Consider what happens every season when three Champioship teams make into the big time. Firstly, they all rush out and start picking over the bones of the three teams who are passing them on the way down. In other words, they’re all in the market for the kind of player who likes to jump ship when the going gets tough; the kind of player who count success in pounds sterling rather than sterling-silver trophies, egged-on by an agent who stands to earn a nice fat commission from unsettling his weak-minded client. Does anyone from Wigan and Watford spring to mind?

 

Then there are the old-time rejects. The run-of-the-mill thirty-year old Premiership player, still on a big salary, but not as big as the Premiership superstars. These journeymen are looking to squeeze a couple of more years at the top level to boost their retirement funds. Where else can they go but to the newly-promoted clubs, or those with a couple of parachute payments to look forward to.

 

When you plan to finish in 17th place despite all the evidence to the contrary, your manager goes shopping for players with Premiership resumes. As a manager he know it takes six months for a player to bed in, and maybe longer if the guy’s from overseas, but the manager takes a gamble, keep those fingers crossed and hopes Lady Lucky comes up with the winning numbers before the season runs out.

 

By planning that you’re in the Premiership long-time, you need instant quality. So development of youth becomes a lower priority. With twenty-million TV money, whatever is left after the Board has taken for off-field spending goes on mediocre players with not a wit of ambition left about them.

 

So much is made of the fact that Dion Dublin still has this zest and hunger for the game. It’s really great to see it. But we should expect every player at the club to be like that. It has to be the norm and not the exception. They are paid huge sums for doing a wonderful job.

 

Finally, let’s turn our attention to what the facts have been saying all along and that two or three of the newly promoted teams end up dumped right back in the Championship; Norwich City among them.

 

Firstly, the rats head for the exit. This type of player has been here before; he even has a get-out clause inserted into his contract that he will jump ship in the event of relegation. Replacements know there’s a couple of years parachute money to finance the new Porsche. Established players have cleverly locked themselves into Premiership-level contracts. What we have left at Norwich City is a team without desire or motivation; players with nothing to prove in their careers and a slimmed-down squad that guarantees them a place in the starting lineup if they’re not injured.

 

Why is Ernie scoring goals for fun? He was rejected by Bryan Robson and out of the West Brom first team. His record this season is a way of saying ‘I told you I am good enough for Premiership’. When Hucks arrived he was motivated in the same way. Dublin is a different kettle of fish – he is a guy who realises just how lucky he is to be playing football for a living, and intends to enjoy it for as long as he can.

 

So what is the outcome of our one Premiership season? Running expenses are locked into Premiership level while income is more than halved; and the club is hocked into further long-term debt. Instead of the Premiership becoming the Holy Grail of football, for Norwich City and like-minded clubs it is more of  a poisoned chalice.

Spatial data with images

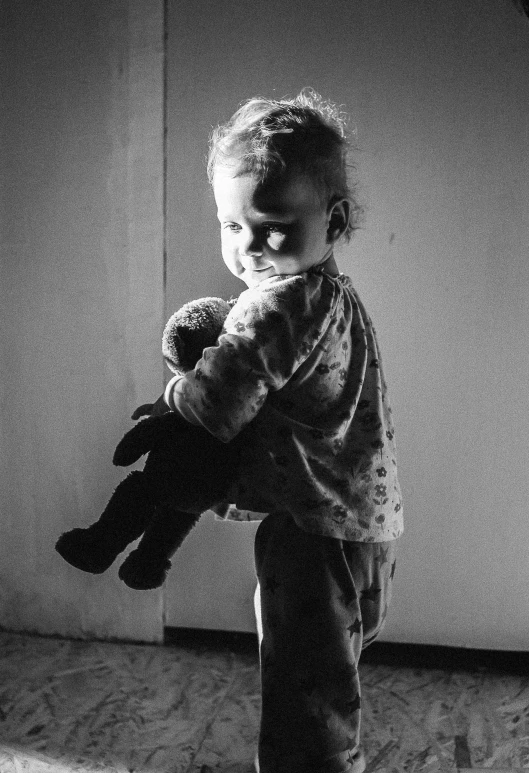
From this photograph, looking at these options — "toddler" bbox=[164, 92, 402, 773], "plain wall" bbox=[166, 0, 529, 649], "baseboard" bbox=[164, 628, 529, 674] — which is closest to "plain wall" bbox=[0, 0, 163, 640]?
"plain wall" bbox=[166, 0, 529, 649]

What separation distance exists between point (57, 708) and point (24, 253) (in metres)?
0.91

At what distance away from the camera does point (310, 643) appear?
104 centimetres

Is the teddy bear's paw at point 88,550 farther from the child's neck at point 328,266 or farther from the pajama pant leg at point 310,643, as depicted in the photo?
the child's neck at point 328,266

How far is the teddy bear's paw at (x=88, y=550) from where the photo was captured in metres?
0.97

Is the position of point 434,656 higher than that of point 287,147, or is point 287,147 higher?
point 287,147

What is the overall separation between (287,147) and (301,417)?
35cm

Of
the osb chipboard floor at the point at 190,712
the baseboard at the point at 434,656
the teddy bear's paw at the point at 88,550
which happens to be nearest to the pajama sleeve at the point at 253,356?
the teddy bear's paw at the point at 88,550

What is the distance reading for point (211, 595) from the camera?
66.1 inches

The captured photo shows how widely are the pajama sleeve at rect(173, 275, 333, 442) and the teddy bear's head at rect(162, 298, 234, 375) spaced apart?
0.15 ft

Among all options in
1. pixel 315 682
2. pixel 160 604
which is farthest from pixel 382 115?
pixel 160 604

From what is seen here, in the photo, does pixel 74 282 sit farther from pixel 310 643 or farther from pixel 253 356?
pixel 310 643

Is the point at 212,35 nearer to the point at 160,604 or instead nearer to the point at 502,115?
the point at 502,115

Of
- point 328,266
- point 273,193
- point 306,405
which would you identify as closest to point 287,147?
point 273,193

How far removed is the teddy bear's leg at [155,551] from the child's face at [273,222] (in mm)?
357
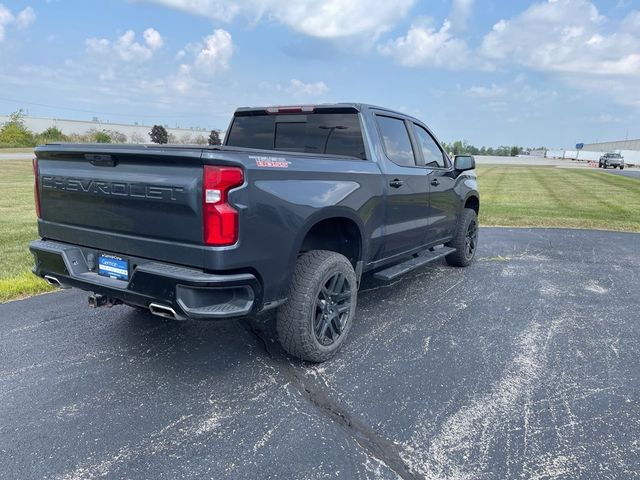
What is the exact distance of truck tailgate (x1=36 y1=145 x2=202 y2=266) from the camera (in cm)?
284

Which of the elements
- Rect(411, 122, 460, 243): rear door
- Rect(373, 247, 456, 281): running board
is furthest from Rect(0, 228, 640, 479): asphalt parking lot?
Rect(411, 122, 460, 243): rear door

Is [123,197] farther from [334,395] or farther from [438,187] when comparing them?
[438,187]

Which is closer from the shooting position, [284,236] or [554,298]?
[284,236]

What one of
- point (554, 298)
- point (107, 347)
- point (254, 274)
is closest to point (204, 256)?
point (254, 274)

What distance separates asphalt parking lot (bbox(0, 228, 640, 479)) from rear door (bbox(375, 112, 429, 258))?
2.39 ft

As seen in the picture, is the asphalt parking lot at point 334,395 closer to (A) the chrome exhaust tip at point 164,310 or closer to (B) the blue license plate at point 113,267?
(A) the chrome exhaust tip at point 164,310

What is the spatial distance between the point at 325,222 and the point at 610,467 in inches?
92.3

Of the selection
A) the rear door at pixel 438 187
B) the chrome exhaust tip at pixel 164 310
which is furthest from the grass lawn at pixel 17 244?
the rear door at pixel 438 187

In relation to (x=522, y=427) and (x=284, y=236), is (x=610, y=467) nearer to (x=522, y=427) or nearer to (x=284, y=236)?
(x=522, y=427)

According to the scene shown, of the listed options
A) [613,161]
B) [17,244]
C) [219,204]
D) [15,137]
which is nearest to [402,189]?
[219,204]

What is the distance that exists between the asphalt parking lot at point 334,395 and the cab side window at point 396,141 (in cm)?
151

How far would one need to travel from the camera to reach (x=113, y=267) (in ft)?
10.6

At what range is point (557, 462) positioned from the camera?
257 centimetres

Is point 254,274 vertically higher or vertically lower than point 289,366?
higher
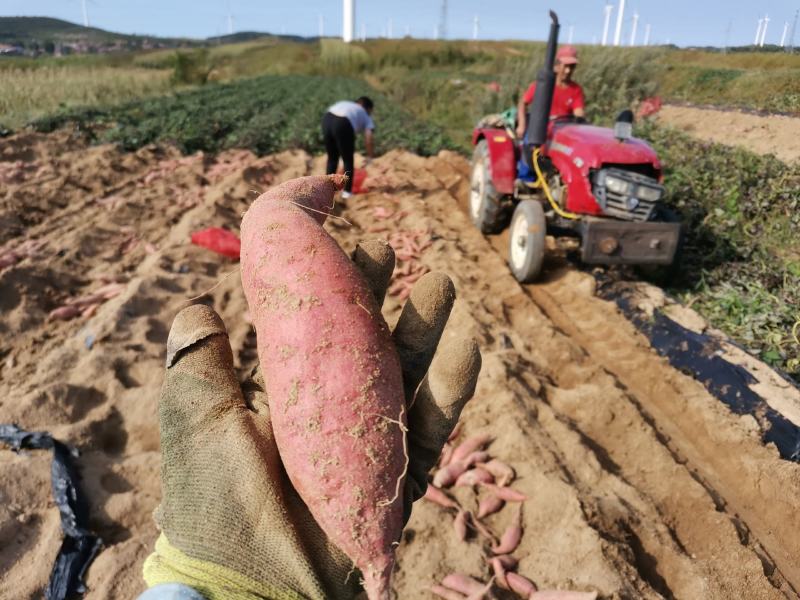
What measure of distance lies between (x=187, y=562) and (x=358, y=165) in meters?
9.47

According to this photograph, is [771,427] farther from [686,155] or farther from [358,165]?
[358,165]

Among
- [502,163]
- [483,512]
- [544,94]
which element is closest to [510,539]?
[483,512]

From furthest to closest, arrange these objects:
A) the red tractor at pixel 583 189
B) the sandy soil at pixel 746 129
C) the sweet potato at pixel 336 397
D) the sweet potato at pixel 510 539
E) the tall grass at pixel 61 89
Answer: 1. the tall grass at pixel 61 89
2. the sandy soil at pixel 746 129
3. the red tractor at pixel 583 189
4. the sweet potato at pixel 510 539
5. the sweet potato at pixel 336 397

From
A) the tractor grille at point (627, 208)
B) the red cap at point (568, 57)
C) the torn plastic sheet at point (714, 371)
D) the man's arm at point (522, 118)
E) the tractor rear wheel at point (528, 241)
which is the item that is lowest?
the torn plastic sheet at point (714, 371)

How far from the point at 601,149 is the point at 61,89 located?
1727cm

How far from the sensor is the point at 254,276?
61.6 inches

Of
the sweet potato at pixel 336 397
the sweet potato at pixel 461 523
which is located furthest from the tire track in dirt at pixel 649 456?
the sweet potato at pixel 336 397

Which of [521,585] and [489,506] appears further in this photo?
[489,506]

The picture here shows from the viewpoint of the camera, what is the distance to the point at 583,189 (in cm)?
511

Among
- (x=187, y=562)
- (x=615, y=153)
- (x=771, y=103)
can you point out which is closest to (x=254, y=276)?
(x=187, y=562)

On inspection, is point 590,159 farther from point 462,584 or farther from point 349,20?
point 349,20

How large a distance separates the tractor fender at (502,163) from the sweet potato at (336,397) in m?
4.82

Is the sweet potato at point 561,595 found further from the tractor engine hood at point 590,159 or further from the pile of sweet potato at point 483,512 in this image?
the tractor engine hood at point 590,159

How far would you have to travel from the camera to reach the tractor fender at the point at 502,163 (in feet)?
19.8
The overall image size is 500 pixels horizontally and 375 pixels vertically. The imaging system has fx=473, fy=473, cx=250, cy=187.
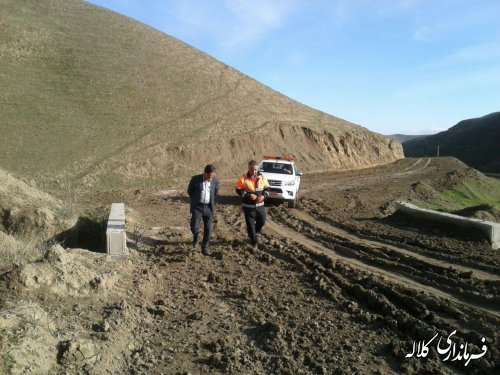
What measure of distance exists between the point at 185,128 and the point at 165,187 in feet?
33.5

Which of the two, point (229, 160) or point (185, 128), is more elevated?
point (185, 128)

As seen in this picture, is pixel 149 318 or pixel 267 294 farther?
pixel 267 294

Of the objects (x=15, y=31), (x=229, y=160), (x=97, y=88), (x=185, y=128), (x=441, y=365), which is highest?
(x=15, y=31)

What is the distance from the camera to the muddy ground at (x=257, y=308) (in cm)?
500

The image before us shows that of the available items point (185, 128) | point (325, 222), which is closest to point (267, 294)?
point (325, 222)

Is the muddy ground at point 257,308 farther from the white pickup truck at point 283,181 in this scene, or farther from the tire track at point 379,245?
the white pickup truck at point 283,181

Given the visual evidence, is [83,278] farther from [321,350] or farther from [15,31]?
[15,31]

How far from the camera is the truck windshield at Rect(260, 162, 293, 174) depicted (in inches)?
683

→ Goal 1
Using the article on newly promoted clubs, answer the following:
(a) Which manager rejected Ernie, according to the article?
(b) How long does a manager know it takes for a player to bed in?
(c) What clause does the type of player who heads for the exit have inserted into his contract?
→ Goal 2
Output everything in the article on newly promoted clubs from "So what is the" down to "a poisoned chalice.".
→ Goal 3
Go on with the article on newly promoted clubs from where it stops.

→ Exercise result 1
(a) Bryan Robson.
(b) Six months, and maybe longer if the player is from overseas.
(c) A get-out clause stating that he will jump ship in the event of relegation.

→ Exercise result 2
So what is the outcome of our one Premiership season? Running expenses are locked into Premiership level while income is more than halved; and the club is hocked into further long-term debt. Instead of the Premiership becoming the Holy Grail of football, for Norwich City and like-minded clubs it is more of  a poisoned chalice.

→ Exercise result 3
It is the reckless mismanagement of the club that has put City into this state. Don’t be fooled by this prudence with ambition mantra – examine the facts. Nigel Worthington is merely the scapegoat; as is Gary Megson, Ian Dowie and George Burley. Harry Redknapp did not become a bad manager at Southampton; and Addie Boothroyd will not become a bad manager next season. Instead all these relegation managers woke up to the Championship new morning and found the cupboard was bare, both financially and in the board room.

 

At Norwich Dean Ashton was financed with the parachute payments as collateral. In other words, four months into our Premiership season and all the extra Premiership money was already allocated to pet projects. We were hocked into the future. Earnie was financed by the sale of Ashton, and the spin doctors have warned us that our assets (ie. Earnie) may be sold as we prepare to downside in the face of our long-term debt. This is not prudence, this is the result of past recklessness.

 

So what would a truly prudent but ambitious board have done in May 2004? Had they planned for immediate relegation, they should not have committed to immediate long-term debt build-up – even if it promised future income. Right action, yes, but wrong timing.

 

Secondly, more focus would have been put on football issues. Instead of following the much-quoted Charlton Athletic model, which now seems less of a strategy and more of a uniquely talented manager, a Norwich City model would have focused on what needed to be done to survive the Premiership. Did we need more or better coaches, a director of football, sports psychologists? Instead of a hotel and catering empire would a better investment have been a new Potters Bar youth academy to draw in all the budding southern talent? Remember – a ten-year old David Beckham had a weeks trial at Carrow Road; unfortunately he had already committed to Man U. But would such a scenario happen today?

 

A truly prudent but ambitious football club would not have spent its money on football journeymen, carpetbaggers and freeloaders. Instead it would have invested in something-to-prove twenty- to twenty-two year old promising talent, and built them into a team that would stay together for the next five years. The time to attract the Freddie Eastwood’s is when you have just been promoted and you have all the bargaining leverage, not when you are in a Championship nose-dive and waving a banker’s IOU in their face.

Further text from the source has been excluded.